Caption-style text data:
◆ ◆ ◆ ◆ ◆ ◆ ◆

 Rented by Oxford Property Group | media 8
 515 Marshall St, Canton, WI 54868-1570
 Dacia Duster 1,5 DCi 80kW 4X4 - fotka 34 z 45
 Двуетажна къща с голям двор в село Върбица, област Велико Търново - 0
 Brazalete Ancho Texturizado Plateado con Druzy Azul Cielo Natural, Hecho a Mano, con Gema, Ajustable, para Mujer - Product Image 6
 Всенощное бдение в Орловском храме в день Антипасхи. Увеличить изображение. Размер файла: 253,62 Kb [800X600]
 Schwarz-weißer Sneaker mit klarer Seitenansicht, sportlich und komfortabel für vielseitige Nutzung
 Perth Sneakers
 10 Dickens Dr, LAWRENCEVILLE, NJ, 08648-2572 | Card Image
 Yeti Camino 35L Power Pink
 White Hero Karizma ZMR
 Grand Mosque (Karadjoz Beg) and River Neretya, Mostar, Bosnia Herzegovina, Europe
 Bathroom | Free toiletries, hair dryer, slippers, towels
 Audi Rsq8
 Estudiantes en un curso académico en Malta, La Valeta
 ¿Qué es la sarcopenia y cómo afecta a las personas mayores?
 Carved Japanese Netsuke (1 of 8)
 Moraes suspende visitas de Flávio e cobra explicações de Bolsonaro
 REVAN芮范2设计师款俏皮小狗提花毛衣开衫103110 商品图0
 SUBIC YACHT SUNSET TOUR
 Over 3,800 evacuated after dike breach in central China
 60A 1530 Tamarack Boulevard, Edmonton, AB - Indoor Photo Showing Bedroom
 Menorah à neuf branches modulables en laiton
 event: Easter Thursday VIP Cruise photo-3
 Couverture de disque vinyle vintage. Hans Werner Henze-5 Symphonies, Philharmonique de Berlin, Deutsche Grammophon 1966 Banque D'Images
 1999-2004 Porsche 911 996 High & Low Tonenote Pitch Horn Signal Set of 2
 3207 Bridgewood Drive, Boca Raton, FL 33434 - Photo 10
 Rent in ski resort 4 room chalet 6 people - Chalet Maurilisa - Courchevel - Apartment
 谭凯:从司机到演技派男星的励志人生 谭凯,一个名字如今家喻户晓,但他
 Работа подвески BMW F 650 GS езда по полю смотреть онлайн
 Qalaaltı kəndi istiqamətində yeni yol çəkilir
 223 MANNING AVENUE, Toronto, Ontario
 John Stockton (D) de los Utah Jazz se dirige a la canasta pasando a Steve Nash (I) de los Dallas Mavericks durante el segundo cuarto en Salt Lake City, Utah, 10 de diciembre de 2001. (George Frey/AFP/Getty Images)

◆ ◆ ◆ ◆ ◆ ◆ ◆

Repeat exactly, and only, the lines from the line containing "Yeti Camino 35L Power Pink" through the last line of the records above, both included.

 Yeti Camino 35L Power Pink
 White Hero Karizma ZMR
 Grand Mosque (Karadjoz Beg) and River Neretya, Mostar, Bosnia Herzegovina, Europe
 Bathroom | Free toiletries, hair dryer, slippers, towels
 Audi Rsq8
 Estudiantes en un curso académico en Malta, La Valeta
 ¿Qué es la sarcopenia y cómo afecta a las personas mayores?
 Carved Japanese Netsuke (1 of 8)
 Moraes suspende visitas de Flávio e cobra explicações de Bolsonaro
 REVAN芮范2设计师款俏皮小狗提花毛衣开衫103110 商品图0
 SUBIC YACHT SUNSET TOUR
 Over 3,800 evacuated after dike breach in central China
 60A 1530 Tamarack Boulevard, Edmonton, AB - Indoor Photo Showing Bedroom
 Menorah à neuf branches modulables en laiton
 event: Easter Thursday VIP Cruise photo-3
 Couverture de disque vinyle vintage. Hans Werner Henze-5 Symphonies, Philharmonique de Berlin, Deutsche Grammophon 1966 Banque D'Images
 1999-2004 Porsche 911 996 High & Low Tonenote Pitch Horn Signal Set of 2
 3207 Bridgewood Drive, Boca Raton, FL 33434 - Photo 10
 Rent in ski resort 4 room chalet 6 people - Chalet Maurilisa - Courchevel - Apartment
 谭凯:从司机到演技派男星的励志人生 谭凯,一个名字如今家喻户晓,但他
 Работа подвески BMW F 650 GS езда по полю смотреть онлайн
 Qalaaltı kəndi istiqamətində yeni yol çəkilir
 223 MANNING AVENUE, Toronto, Ontario
 John Stockton (D) de los Utah Jazz se dirige a la canasta pasando a Steve Nash (I) de los Dallas Mavericks durante el segundo cuarto en Salt Lake City, Utah, 10 de diciembre de 2001. (George Frey/AFP/Getty Images)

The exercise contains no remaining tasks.